Matthew Strazel Bicara Mengenai Alasan Gabung Anadolu Efes
Matthew Strazel Bicara Mengenai Alasan Gabung Anadolu Efes
Berita Basket Eropa: Matthew Strazel mengatakan ia menarik minat dari hampir seluruh EuroLeague sebelum memutuskan untuk meninggalkan AS Monaco dan melanjutkan kariernya bersama Anadolu Efes.
Berbicara di podcast Prancis First Team, guard berusia 23 tahun itu mengatakan bahwa Panathinaikos dan Hapoel Tel Aviv adalah satu-satunya klub yang tidak menunjukkan minat untuk merekrutnya.
“Kecuali Panathinaikos dan Hapoel Tel Aviv, setiap tim EuroLeague tertarik pada saya,” kata Matthew Strazel.
Pemain internasional Prancis itu akhirnya memilih Efes karena ia percaya klub Turki tersebut menawarkan kombinasi terbaik antara ambisi dan peran yang lebih besar.
“Saya ingin bergabung dengan tim di mana saya dapat bersaing di level tertinggi tetapi juga memiliki tanggung jawab yang signifikan,” jelasnya. “Saya percaya Efes menawarkan keseimbangan yang ideal.”

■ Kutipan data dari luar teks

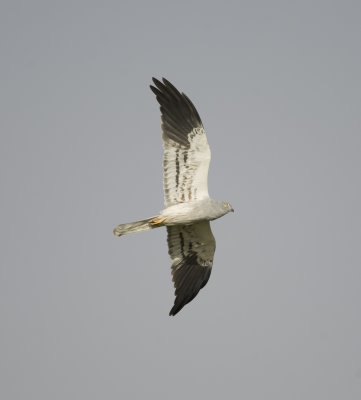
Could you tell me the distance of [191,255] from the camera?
22219 millimetres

Sebelum pindah ke Istanbul, Strazel mengakhiri masa baktinya di Monaco dengan memenangkan kejuaraan Prancis setelah babak playoff yang penuh gejolak.
Strazel dan Elie Okobo memikul sebagian besar beban serangan Monaco sepanjang babak playoff, tetapi Strazel diskors hanya beberapa jam sebelum Game 5 yang menentukan di Final melawan Paris setelah komentarnya yang panas terhadap wasit Mehdi Difallah setelah Game 3.
Ketidakhadirannya membuka jalan bagi Mike James untuk mengakhiri boikotnya dan kembali secara tak terduga untuk pertandingan penentu gelar.
“Aku menyeka air mataku, kembali ke ruang ganti dan merasakan lonjakan adrenalin karena aku tahu Mike akan bermain,” kenang Strazel. “Sehari sebelumnya, dia berkata kepadaku: ‘Jika kamu tidak bermain, aku akan bermain.’ Semua orang mengatakan kepadanya bahwa aku akan bermain, jadi dia tidak membawa perlengkapannya. Ketika dia mengetahui bahwa dia harus bermain, dia pergi ke Adidas untuk membeli sepatu dan kaus kompresi.”